Cisco 224.0.0.x flood

In general, We know 2 routers in the same segment with OSPF or EIGRP, they will bcome neighbor. But how about the Layer 2 device, How does it know which port is join the EIGRP multicast group 224.0.0.10??

There is a doc in cisco.com about how switch process the reserved, destination, multicast IP addresses. It's Source-Only Networks.

Source-Only Networks

In a source-only network, switch ports are connected to multicast source ports and multicast router ports. The switch ports are not connected to hosts that send IGMP join or leave messages.

The switch learns about IP multicast groups that alias with reserved, destination, multicast IP addresses (224.0.0.x) from the IP multicast data stream by using the source-only learning method. The switch forwards traffic that aliases with these multicast addresses only to the multicast router ports.

The default learning method for traffic that aliases with reserved, destination, multicast IP addresses is IP multicast-source-only learning.Traffic that does not alias with these multicast addresses is forwarded to both the multicast source ports and multicast router ports. You cannot disable IP multicast-source-only learning for the traffic with reserved, destination, multicast IP addresses.
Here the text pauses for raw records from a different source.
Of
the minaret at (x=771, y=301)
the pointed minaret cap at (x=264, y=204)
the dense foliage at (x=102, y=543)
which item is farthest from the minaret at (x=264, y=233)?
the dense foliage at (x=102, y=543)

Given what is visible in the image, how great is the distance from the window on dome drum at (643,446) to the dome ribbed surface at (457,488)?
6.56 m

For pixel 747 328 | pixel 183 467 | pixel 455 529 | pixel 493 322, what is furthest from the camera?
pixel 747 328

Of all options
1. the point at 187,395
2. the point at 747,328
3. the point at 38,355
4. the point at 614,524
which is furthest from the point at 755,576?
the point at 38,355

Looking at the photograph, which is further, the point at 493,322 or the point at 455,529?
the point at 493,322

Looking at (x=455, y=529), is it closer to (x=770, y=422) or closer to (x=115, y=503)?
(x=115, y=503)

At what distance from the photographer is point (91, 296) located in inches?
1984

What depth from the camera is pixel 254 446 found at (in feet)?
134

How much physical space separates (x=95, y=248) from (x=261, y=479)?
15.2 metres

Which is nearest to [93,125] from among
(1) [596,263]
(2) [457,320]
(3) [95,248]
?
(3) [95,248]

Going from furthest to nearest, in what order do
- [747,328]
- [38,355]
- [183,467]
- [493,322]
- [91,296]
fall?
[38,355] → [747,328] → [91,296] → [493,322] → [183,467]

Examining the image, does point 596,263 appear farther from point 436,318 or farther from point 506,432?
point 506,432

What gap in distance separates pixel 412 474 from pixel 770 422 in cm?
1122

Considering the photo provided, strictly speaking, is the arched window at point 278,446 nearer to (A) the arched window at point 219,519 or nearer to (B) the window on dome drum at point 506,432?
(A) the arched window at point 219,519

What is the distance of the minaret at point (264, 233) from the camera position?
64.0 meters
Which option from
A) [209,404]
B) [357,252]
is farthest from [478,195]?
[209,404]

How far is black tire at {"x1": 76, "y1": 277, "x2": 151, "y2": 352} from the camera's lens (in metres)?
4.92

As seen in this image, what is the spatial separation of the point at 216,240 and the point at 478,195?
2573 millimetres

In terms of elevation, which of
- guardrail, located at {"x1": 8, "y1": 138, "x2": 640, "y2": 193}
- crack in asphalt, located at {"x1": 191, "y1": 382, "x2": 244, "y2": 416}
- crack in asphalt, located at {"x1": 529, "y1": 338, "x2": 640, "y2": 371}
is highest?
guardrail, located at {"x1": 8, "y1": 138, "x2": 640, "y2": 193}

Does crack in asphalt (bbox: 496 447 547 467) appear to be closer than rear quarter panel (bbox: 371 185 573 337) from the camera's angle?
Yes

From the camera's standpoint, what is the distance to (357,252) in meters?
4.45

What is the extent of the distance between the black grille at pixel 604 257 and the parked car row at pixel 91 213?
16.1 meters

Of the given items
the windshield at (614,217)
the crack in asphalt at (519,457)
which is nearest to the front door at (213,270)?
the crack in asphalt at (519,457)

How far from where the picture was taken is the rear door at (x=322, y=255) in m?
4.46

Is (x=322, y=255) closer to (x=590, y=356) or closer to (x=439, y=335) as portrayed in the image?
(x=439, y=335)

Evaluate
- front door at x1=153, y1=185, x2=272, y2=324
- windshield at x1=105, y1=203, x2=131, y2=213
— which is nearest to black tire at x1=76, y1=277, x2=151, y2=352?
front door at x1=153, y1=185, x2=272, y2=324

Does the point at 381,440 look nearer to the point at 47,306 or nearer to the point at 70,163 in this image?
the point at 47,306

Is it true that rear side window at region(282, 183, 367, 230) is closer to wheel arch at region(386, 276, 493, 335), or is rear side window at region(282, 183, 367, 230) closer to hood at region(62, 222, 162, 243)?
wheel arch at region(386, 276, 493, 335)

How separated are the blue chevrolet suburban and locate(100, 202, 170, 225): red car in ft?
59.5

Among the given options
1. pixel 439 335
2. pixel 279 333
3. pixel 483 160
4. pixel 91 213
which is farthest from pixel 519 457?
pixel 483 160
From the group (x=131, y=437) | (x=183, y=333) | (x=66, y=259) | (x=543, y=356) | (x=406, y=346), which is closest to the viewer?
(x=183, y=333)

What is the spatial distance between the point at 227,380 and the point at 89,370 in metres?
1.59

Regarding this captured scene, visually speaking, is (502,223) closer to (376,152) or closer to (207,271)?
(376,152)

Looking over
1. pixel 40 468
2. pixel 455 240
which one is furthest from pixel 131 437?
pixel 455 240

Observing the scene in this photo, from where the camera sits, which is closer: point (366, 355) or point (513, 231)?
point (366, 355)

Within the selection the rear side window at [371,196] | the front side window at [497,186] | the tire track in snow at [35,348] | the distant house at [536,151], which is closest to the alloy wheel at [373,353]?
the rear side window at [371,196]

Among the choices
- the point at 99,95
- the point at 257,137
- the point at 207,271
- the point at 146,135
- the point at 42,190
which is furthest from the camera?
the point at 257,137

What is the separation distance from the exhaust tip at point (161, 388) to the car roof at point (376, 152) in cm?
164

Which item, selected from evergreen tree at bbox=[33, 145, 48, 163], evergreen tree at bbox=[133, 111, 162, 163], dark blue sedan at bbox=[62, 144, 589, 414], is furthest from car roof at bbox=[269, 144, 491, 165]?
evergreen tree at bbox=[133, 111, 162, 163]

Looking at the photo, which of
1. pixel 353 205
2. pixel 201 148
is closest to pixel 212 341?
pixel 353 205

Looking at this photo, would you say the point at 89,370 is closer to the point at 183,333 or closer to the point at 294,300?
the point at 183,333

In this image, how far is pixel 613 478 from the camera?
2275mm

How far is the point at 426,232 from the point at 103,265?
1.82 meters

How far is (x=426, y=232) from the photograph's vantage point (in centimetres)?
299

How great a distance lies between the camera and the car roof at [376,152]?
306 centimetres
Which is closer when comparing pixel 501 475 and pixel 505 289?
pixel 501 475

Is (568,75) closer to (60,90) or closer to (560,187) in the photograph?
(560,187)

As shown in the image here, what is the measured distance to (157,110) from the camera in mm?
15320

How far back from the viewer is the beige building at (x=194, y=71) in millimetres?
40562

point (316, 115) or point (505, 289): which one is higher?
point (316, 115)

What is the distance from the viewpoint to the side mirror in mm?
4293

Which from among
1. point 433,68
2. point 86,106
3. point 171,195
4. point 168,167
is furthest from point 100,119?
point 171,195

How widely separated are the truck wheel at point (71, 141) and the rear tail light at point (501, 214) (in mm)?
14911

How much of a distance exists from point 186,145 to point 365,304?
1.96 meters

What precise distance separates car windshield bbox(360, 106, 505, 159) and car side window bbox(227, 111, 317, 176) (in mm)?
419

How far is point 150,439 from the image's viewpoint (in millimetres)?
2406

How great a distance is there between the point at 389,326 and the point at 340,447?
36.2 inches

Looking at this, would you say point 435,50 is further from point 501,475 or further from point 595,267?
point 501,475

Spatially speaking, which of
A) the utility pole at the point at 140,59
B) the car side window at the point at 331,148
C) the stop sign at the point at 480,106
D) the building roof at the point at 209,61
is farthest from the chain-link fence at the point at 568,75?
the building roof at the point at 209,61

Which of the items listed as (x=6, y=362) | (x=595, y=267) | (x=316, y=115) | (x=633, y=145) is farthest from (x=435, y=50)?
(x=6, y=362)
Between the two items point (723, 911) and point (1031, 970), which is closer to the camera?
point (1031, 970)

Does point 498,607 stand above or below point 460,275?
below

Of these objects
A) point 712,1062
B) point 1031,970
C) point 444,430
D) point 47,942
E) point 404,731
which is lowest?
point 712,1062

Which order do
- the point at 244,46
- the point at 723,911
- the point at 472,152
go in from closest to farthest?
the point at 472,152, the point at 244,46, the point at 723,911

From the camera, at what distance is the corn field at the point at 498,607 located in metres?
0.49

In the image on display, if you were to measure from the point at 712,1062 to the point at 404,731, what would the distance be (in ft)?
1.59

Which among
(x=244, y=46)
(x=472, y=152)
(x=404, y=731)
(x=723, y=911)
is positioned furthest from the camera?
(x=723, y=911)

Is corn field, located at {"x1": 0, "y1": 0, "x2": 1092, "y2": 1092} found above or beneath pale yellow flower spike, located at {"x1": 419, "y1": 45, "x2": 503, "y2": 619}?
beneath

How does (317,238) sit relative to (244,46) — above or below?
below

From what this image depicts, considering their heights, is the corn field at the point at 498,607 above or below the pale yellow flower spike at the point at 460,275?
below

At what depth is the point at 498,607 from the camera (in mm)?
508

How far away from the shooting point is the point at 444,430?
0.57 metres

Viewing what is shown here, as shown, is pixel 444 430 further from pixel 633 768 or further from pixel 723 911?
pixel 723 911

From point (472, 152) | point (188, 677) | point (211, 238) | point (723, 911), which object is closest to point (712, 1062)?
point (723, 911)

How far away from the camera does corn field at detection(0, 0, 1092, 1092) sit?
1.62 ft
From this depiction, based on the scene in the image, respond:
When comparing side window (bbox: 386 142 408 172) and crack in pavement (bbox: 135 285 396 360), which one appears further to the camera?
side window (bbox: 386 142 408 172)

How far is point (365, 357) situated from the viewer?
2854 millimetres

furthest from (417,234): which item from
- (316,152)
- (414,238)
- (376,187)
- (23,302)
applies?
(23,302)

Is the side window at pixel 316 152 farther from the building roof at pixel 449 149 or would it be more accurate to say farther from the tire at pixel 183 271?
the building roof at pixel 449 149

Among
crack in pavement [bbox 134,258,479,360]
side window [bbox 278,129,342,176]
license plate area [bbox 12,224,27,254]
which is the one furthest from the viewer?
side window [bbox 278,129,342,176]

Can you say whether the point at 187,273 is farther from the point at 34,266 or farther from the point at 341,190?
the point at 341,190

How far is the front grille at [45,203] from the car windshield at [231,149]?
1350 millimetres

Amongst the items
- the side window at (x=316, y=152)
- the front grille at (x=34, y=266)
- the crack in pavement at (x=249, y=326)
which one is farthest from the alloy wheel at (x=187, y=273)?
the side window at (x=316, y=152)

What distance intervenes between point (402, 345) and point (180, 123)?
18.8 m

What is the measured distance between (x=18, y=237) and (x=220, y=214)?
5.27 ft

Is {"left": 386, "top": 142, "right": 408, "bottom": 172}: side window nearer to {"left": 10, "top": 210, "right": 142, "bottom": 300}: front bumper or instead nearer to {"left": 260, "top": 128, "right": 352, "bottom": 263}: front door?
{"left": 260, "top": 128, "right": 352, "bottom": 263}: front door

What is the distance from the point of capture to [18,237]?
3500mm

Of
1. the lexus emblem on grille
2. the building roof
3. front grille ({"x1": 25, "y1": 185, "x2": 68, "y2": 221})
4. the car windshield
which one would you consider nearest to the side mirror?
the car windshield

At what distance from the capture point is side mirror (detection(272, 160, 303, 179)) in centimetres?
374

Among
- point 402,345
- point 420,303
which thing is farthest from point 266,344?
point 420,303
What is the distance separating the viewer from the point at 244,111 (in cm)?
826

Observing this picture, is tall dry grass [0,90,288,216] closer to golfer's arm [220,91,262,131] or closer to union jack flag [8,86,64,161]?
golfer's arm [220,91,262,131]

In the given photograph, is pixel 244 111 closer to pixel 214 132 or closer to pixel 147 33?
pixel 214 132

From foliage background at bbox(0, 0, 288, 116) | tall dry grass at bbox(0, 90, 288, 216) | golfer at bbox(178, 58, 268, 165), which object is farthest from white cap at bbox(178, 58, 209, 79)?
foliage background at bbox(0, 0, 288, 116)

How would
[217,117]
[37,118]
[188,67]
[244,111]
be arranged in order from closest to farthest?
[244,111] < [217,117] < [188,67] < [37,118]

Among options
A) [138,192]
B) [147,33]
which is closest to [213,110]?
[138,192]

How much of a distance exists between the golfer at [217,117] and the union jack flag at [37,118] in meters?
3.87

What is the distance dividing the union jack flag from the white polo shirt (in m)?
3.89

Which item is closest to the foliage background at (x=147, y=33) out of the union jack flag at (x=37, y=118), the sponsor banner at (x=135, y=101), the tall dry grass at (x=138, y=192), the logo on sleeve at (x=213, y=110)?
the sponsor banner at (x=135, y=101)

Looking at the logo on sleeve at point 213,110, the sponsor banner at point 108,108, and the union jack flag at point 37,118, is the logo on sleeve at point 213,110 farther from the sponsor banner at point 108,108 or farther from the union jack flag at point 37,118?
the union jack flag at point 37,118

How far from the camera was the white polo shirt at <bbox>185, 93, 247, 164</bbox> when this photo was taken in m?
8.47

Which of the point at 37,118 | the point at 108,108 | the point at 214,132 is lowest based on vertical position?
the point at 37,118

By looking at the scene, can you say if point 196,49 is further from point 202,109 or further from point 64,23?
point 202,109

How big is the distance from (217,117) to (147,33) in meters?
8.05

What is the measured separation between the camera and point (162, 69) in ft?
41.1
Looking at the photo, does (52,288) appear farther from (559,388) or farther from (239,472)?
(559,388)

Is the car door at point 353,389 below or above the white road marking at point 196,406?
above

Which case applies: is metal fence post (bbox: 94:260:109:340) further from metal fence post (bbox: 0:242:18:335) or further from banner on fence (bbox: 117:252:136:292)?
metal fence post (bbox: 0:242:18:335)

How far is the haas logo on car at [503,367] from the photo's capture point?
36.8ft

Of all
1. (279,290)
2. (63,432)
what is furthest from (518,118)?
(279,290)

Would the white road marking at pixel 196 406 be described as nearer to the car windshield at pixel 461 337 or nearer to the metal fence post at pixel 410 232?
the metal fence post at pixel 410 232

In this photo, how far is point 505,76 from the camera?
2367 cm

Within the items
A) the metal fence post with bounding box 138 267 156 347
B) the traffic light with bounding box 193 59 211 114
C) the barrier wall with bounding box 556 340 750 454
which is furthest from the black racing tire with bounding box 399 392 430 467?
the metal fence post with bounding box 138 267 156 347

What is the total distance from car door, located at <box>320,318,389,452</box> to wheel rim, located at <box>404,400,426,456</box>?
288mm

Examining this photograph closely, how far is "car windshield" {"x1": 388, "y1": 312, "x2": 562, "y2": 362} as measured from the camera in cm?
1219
By default, the switch ages out forwarding-table entries that were learned by the source-only learning method and that are not in use. If the aging time is too long or is disabled, the forwarding table is filled with unused entries that the switch learned by using source-only learning or by using the IGMP join messages. When the switch receives traffic for new IP multicast groups, it floods the packet to all ports in the same VLAN. This unnecessary flooding can impact switch performance.

If aging is disabled and you want to delete multicast addresses that the switch learned by using source-only learning, re-enable aging of the forwarding-table entries. The switch can now age out the multicast addresses that were learned by the source-only learning method and are not in use.